During the World War 2, the Polish government was the first to defend publicly all European Jews who were exterminated by the Germans – regardless of their nationality. For this purpose, the Polish Foreign Minister issued a diplomatic note.
The Polish state collapsed after it was conquered by Nazi Germany and the Soviet Union in 1939. However, the Poles did not give up the fight against the Germans and established armed formations and governmental institutions outside the country, in allied countries. The Polish government-in-exile was first formed in France, and after the fall of that country, moved to the United Kingdom.
In occupied Poland there was a strong anti-German armed underground (e.g. the Home Army). which conducted underground and partisan fighting against the German army. There were also political institutions. Poles affiliated to these organisations passed information to the Polish government in London about the situation in the country. News of German crimes against civilians, of the terror against Poles, the extermination of the Polish elite, and the Jews, also began to reach there.
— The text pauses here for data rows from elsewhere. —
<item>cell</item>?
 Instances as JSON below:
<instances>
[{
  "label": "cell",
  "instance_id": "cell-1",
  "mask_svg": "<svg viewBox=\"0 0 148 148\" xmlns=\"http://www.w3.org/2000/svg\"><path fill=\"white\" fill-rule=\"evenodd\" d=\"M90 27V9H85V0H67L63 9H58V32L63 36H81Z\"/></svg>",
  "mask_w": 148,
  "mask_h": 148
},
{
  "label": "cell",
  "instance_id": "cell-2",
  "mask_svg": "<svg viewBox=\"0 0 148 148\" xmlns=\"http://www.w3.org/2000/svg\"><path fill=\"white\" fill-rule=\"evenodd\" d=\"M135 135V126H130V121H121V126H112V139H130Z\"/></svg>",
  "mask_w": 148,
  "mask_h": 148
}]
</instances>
On 10 December 1942, Edward Raczyński, Minister of Foreign Affairs of the Polish Government in Exile, sent a note to the countries that had signed the United Nations Declaration about the atrocities committed by Germany against the Jews in occupied Poland. This document was the first official report on the Holocaust and was produced thanks to the work of the courier Jan Karski. It was also the first public government speech to defend all Jews exterminated and persecuted by the Germans – regardless of their nationality.
“The new methods of mass slaughter used in the last few months confirm the fact that the German authorities are systematically aiming at the total extermination of the Jewish population of Poland from Western and Central Europe”, wrote the head of the Polish foreign ministry. The Polish government demanded that the representatives of the free world provide immediate aid to the Jews and punish the German criminals.
The appeal met with a response from the free world in the form of a written reply, but this had a rather symbolic resonance. No concrete actions were decided then, or later, that would have stopped the Holocaust on occupied Polish territory.